I wasn’t sure whose benefit that was for, Serena’s or Christian’s. Serena nodded and disappeared into the bedroom with a book, which reminded me eerily of Dimitri. She shut the door. Lissa wasn’t sure how well noise traveled, so she turned the TV on.
“God, that was miserable,” she groaned.
Christian seemed totally at ease as he leaned against the wall. He wasn’t the formal type by any means, but he’d put on dress clothes for dinner earlier and still wore them. They looked good on him, no matter how much he always complained. “Why?”
“Because she thinks we’re—she thinks we’re—well, you know.”
“So? What’s the big deal?”
Lissa rolled her eyes. “You’re a guy. Of course it doesn’t matter to you.”
“Hey, it’s not like we
haven’t
. Besides, better for her to think that than to know the truth.”
The reference to their past sex life inspired a mix of emotions—embarrassment, anger, and longing—but she refused to let that show. “Fine. Let’s just get this over with. We’ve got a big day, and our sleep’s going to be all screwy as it is. Where do we start? Do you want me to get the stake?”
“No need yet. We should just practice some basic defensive moves.” He straightened up and moved toward the center of the room, dragging a table out of the way.

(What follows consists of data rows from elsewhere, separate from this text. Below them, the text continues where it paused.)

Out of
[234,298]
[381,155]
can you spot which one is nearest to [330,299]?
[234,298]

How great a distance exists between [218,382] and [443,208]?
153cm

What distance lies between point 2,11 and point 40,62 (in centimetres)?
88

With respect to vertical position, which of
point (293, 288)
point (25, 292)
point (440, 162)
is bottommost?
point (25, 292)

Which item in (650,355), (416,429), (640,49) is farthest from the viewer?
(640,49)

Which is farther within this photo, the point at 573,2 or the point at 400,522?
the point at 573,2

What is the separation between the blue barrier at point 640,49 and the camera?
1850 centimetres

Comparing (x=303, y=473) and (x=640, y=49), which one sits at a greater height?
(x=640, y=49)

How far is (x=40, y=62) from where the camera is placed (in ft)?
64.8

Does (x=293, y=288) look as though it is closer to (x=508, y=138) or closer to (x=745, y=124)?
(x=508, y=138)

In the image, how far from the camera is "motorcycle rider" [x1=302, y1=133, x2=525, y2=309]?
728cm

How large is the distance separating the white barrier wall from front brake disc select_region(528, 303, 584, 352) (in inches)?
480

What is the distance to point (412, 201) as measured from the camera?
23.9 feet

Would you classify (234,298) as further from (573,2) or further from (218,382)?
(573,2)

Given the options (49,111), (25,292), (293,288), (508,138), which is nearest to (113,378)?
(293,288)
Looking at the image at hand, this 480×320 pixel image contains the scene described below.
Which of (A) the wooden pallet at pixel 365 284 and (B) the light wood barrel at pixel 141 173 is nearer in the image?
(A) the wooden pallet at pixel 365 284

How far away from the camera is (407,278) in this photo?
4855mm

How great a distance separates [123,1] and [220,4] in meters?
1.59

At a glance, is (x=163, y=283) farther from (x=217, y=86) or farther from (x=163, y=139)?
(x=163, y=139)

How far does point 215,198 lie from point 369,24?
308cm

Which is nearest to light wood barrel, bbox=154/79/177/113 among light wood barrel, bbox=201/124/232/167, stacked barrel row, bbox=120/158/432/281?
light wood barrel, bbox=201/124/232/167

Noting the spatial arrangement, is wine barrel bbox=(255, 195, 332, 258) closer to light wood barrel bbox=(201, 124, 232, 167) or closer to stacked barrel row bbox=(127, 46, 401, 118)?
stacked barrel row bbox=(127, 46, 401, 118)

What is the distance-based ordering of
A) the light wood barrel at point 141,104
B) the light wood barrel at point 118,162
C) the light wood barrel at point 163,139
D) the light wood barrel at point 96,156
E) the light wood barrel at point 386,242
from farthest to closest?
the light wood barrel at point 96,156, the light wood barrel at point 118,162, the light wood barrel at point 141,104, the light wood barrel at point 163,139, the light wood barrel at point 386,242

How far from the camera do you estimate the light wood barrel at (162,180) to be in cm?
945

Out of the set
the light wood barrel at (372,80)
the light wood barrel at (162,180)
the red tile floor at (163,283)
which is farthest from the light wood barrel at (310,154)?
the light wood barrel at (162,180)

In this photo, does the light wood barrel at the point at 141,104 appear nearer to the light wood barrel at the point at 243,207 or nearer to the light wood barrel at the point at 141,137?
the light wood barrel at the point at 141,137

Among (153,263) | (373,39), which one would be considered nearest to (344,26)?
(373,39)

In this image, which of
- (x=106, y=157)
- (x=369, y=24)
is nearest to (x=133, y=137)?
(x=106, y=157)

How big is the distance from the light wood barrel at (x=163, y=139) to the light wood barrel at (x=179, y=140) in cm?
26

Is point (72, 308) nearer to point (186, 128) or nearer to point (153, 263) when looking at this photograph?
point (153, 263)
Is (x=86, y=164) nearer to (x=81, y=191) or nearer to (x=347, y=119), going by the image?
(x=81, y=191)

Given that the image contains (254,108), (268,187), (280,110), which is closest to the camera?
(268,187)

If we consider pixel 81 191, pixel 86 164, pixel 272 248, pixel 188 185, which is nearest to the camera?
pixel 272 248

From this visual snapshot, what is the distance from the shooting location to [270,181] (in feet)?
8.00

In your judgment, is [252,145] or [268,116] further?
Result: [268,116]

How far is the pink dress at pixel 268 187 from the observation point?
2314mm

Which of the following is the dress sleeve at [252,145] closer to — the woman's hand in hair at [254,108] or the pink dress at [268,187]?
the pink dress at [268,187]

I swear, if not for the context, watching the two of them attempt combat training on their own would have been hilarious.
“Okay,” he said. “So you already know how to punch.”
“What? I do not!”
He frowned. “You knocked out Reed Lazar. Rose mentioned it, like, a hundred times. I’ve never heard her so proud about something.”
“I punched
one
person
once
in my life,” she pointed out. “And Rose was coaching me. I don’t know if I could do it again.”